▸ **Task prompt**:
Reproduce the text of every row below word for word, leaving the pictures out of your answer.

(Web image data with captions)
══════════

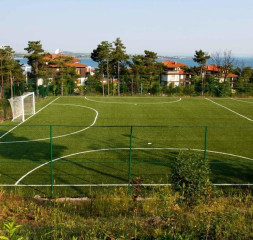 Football_Field.jpg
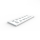 ATI Straton Flex 51 LED (für Aquarienlängen 50-70cm)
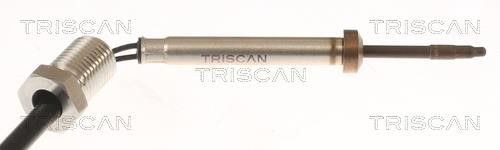 Buy Triscan 8826 10041 at a low price in United Arab Emirates!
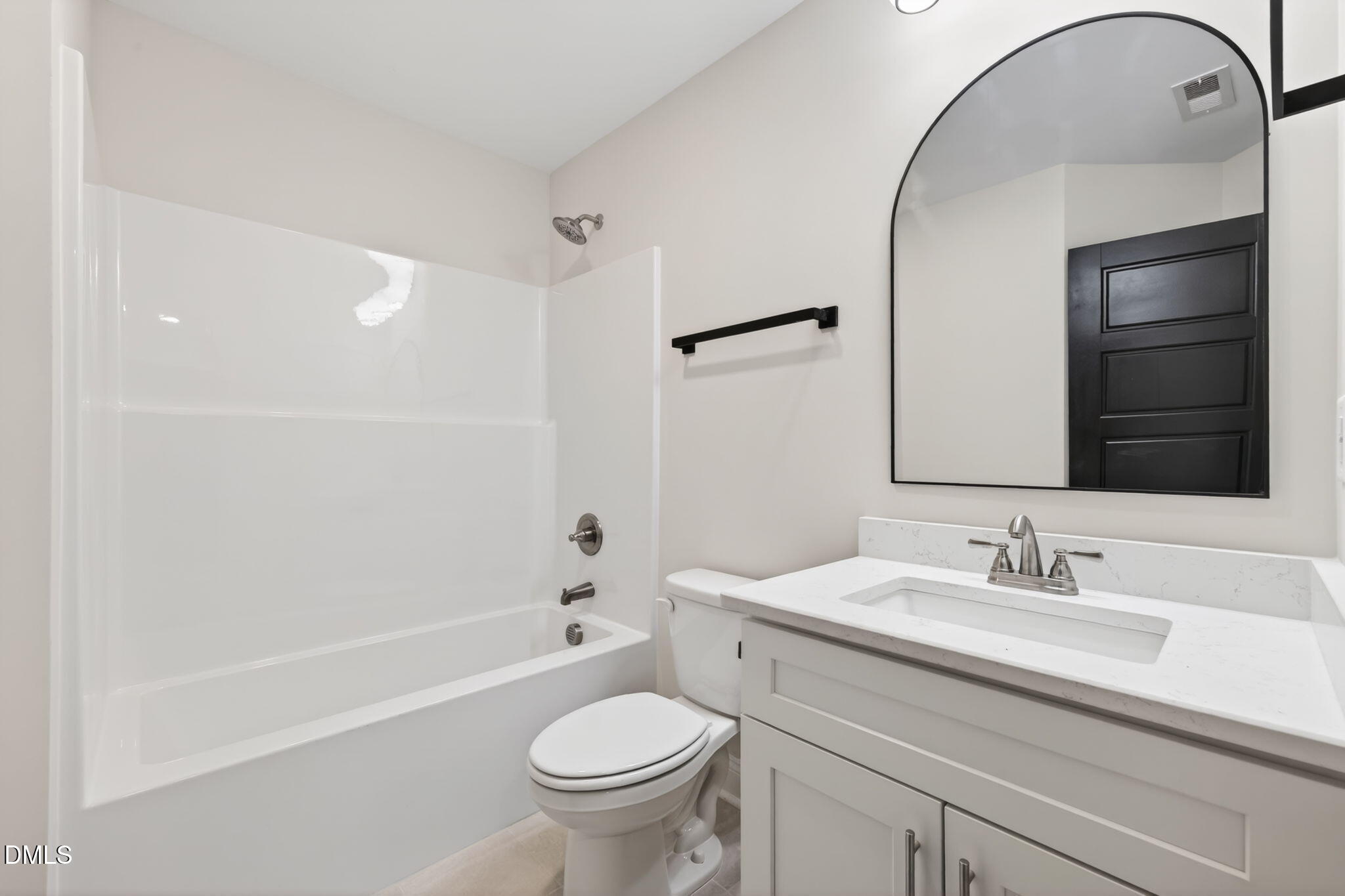 44 N Carrie Street Property Photo 20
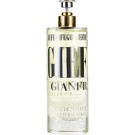 Gianfranco Ferre FERRE GIEFFEFFE Gianfranco Ferre FERRE GIEFFEFFE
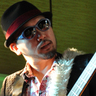 dick_mori's profile picture. Musician   -   
SOUL ADDICTION / MONKEY MAJIK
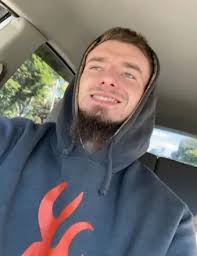 Obituary information for Matthew Tyler King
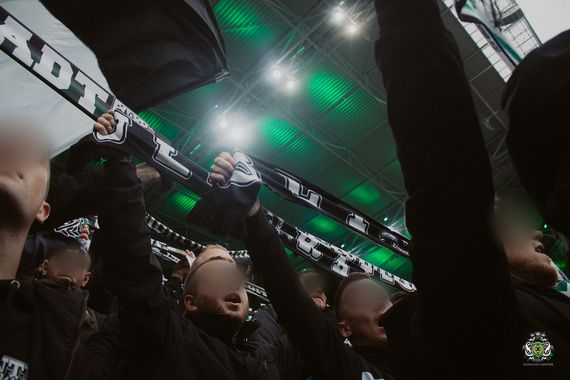 Borussia Mönchengladbach vs FC Augsburg (5-1) (15)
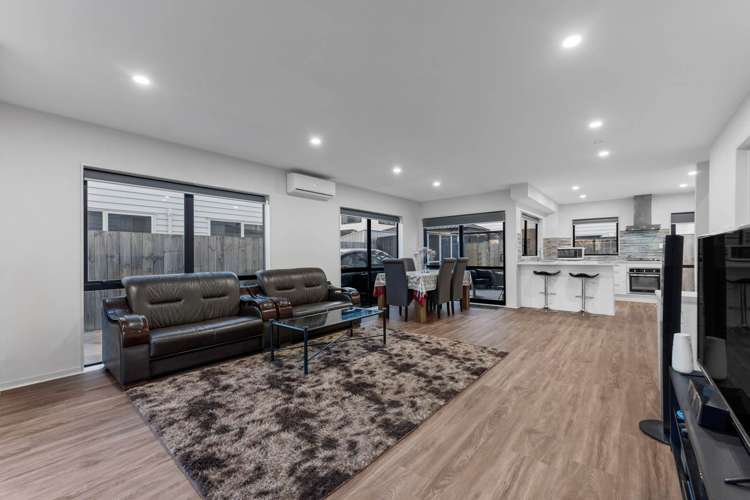 9c Ferguson Street Mangere East_5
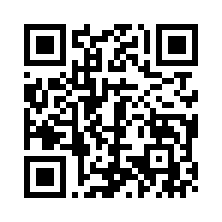 QR Code for 18RbPbjfaHvzhA2KVa6TVET3SDwrMoBrck
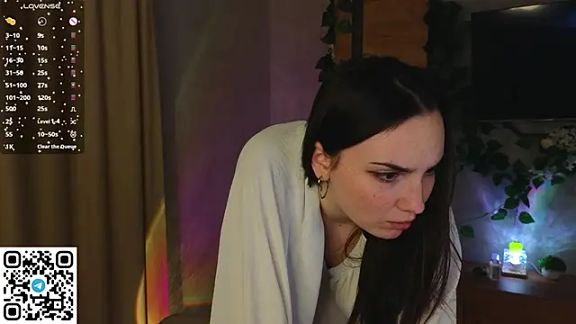 VanessaGrome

══════════

▸ **Worked solution**:
 Football_Field.jpg
 ATI Straton Flex 51 LED (für Aquarienlängen 50-70cm)
 Buy Triscan 8826 10041 at a low price in United Arab Emirates!
 44 N Carrie Street Property Photo 20
 Gianfranco Ferre FERRE GIEFFEFFE Gianfranco Ferre FERRE GIEFFEFFE
 dick_mori's profile picture. Musician   -   
SOUL ADDICTION / MONKEY MAJIK
 Obituary information for Matthew Tyler King
 Borussia Mönchengladbach vs FC Augsburg (5-1) (15)
 9c Ferguson Street Mangere East_5
 QR Code for 18RbPbjfaHvzhA2KVa6TVET3SDwrMoBrck
 VanessaGrome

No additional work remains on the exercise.